Work required: Copy exactly the lines from the one containing "From a set of" through the last line of the records below, including both, and leave out any pictures.
# Input rows start
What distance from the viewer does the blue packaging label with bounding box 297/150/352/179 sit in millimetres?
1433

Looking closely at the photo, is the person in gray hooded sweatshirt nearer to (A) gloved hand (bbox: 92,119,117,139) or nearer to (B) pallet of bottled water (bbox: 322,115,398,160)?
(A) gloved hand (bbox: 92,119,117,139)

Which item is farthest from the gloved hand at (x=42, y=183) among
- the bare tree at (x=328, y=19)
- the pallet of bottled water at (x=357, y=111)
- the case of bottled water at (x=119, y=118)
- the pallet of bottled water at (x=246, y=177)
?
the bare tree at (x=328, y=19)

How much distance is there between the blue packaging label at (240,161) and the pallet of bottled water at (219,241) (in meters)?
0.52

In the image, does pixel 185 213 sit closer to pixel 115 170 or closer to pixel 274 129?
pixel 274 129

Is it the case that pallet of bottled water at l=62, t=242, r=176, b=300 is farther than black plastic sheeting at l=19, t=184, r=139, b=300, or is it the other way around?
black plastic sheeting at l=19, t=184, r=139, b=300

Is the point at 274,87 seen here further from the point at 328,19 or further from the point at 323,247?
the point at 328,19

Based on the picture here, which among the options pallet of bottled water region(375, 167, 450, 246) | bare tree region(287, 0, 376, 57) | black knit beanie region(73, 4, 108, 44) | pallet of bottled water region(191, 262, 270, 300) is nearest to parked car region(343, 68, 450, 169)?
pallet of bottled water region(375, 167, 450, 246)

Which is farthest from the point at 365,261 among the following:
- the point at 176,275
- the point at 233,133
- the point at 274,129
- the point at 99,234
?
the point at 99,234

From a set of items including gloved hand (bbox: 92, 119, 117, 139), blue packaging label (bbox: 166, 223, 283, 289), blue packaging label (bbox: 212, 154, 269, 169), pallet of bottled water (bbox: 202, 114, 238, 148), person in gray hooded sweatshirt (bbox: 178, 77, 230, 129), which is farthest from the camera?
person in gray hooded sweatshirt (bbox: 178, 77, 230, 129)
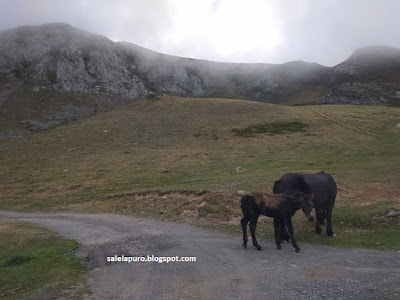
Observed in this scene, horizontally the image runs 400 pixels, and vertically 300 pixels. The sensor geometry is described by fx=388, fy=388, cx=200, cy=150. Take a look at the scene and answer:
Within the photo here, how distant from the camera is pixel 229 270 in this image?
531 inches

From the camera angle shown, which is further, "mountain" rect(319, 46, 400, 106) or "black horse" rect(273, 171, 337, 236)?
"mountain" rect(319, 46, 400, 106)

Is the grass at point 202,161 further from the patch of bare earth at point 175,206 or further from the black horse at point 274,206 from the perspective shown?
the black horse at point 274,206

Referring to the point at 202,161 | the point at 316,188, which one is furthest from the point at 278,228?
the point at 202,161

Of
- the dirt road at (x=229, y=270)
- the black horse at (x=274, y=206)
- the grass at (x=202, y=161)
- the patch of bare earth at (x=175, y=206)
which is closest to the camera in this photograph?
the dirt road at (x=229, y=270)

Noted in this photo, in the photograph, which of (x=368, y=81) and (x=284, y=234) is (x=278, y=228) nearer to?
(x=284, y=234)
# Input rows end
The completed task:
From a set of items including gloved hand (bbox: 92, 119, 117, 139), blue packaging label (bbox: 166, 223, 283, 289), blue packaging label (bbox: 212, 154, 269, 169), pallet of bottled water (bbox: 202, 114, 238, 148), person in gray hooded sweatshirt (bbox: 178, 77, 230, 129), which is farthest from the camera?
person in gray hooded sweatshirt (bbox: 178, 77, 230, 129)
Observed in this scene, horizontally the image runs 400 pixels, and vertically 300 pixels. The sensor geometry is described by fx=388, fy=388, cx=200, cy=150. Take a look at the scene and answer:
Within the photo here, how distant from the camera is pixel 229 270 in this image?
531 inches

From the camera angle shown, which is further, "mountain" rect(319, 46, 400, 106) or "black horse" rect(273, 171, 337, 236)?
"mountain" rect(319, 46, 400, 106)

Is the grass at point 202,161 further from the patch of bare earth at point 175,206 or further from the black horse at point 274,206 from the perspective shown?
the black horse at point 274,206

Referring to the point at 202,161 | the point at 316,188, which one is furthest from the point at 278,228?
the point at 202,161

Of
- the dirt road at (x=229, y=270)
- the black horse at (x=274, y=206)
- the grass at (x=202, y=161)
- the patch of bare earth at (x=175, y=206)
which is closest to the camera in this photograph?
the dirt road at (x=229, y=270)

Noted in this photo, in the photograph, which of (x=368, y=81) and (x=284, y=234) is (x=278, y=228) nearer to?
(x=284, y=234)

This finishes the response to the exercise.